Sanjiv Gunasekera LinkedIn
PhD Candidate, University of New South Wales, Australia.
"Experimental and numerical analysis of a stented arteriovenous fistula"
Research interests: Particle Image Velocimetry, Computational Fluid Dynamics, Haemodynamics, Biofluids, Clinical Diagnostics and Imaging
Current Project: Evaluate the unsteadiness of the flow within a stented arteriovenous fistula
Cleansing our blood is an automatic bodily process that happens to a majority of us. However, 10% of Australians suffer from chronic kidney disease, where their kidneys progressively lose the ability to filter blood. One way of overcoming this is by creating an arteriovenous fistula referred to as an AVF to enable filtration via an external machine. Although the AVF helps solve one problem, it faces challenges of its own. AVF failure rates are very high, requiring further intervention or treatment like an implantation of metallic scaffolding that hold open a diseased vessel, which we also refer to as a stent. The high AVF failure rates are caused by vascular disease that constrict the vessels. Disturbances in the blood flow is a factor in the onset of disease in the AVF.

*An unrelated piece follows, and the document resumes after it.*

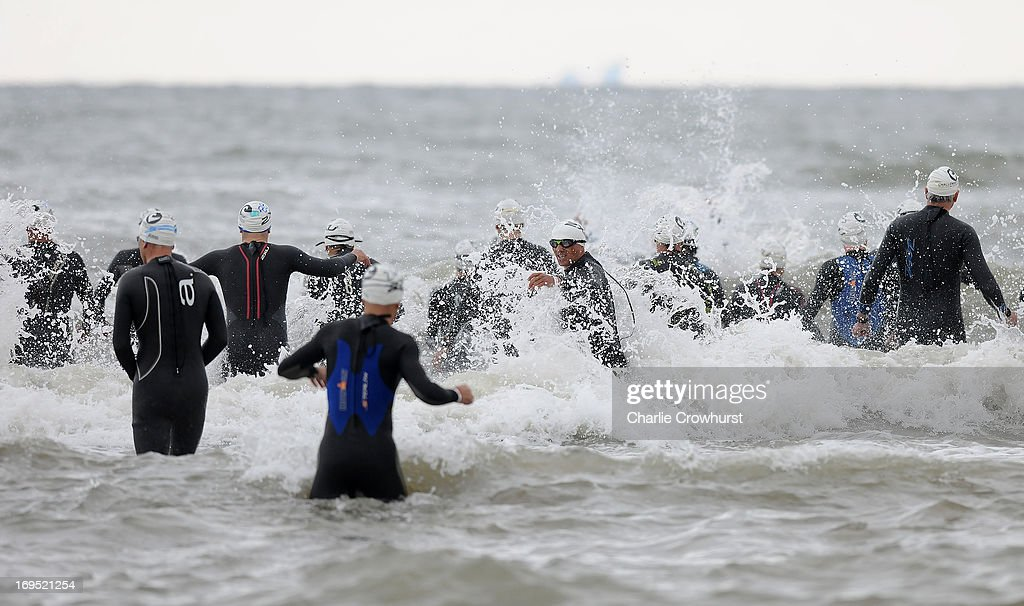 Participants begin the swim during the Challenge Family Triathlon Rimini on May 26, 2013 in Rimini, Italy.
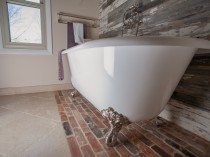 Spa Master Bath with brick and barnwood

My research involves analysing the flow within the AVF to understand its features and its impact on disease initiation. To delve into the blood flow, we obtain ultrasound scans of the patients’ AVFs and measure the general blood flow rates. I use this data to create a virtual geometry of the AVF and run (Computational Fluid Dynamics – CFD) simulations using the initial flow rates. The simulations are run with modelling assumptions to replicate the physical properties of the blood (using non-Newtonian functions) and turbulent flow behaviour (using turbulence models – k-ω SST). To complement the simulations with a perspective free from modelling, I also fabricated a transparent benchtop geometry of the AVF. A transparent fluid with blood-like properties is pumped through this. High speed cameras are used to capture the flow by tracking small reflective particles in the fluid (Particle Image Velocimetry – PIV). The two flow measuring methods, computational simulations and benchtop experiments, give high resolution velocity information. The velocities are analysed in space and across time to find flow features that have an impact on the vessel wall. The computational simulations are extended by also assessing the effect of stent implantation.
Understanding the specific flow features that impact the vessel wall, would detail the relationship between blood flow behaviour and tendency for disease onset in an AVF. This understanding will firstly, help surgeons and clinicians when creating or treating AVFs. Secondly it will help medical device (or stent) manufacturers in designing products that diminish flow features that cause AVF failure. The ultimate goal would be to minimise the amount of maintenance the AVF requires thereby improving the quality of life of patients with AVFs.
2018-present PhD Mechanical Engineering, UNSW, Sydney
2016-2017 Undergraduate Mechanical Engineer, AECOM, Sydney
2013-2017 BEng Honours Class 1 (Mechanical Engineering), UNSW, Sydney
Gunasekera, S.; Ng, O.; Thomas, S.; Varcoe, R.; de Silva, Charitha.; & Barber, T. (2020). Tomographic PIV analysis of physiological flow conditions in a patient-specific arteriovenous fistula. Experiments in Fluids. (under review)
Gunasekera, S.; Ng, O.; Thomas, S.; Varcoe, R.; de Silva, Charitha.; & Barber, T. (2019). Towards 3D PIV measurements of a patient-specific arteriovenous fistula. 9th Australian Conference on Laser Diagnostics, 87-90.
Ng, O. XW; Gunasekera, Sanjiv D; Thomas, Shannon D; Varcoe, Ramon L & Barber, Tracie J. (2019) Arteriovenous Fistula (AVF) failure prediction through patient-specific (PS) modelling. Australian Biomedical Engineering Conference 2019.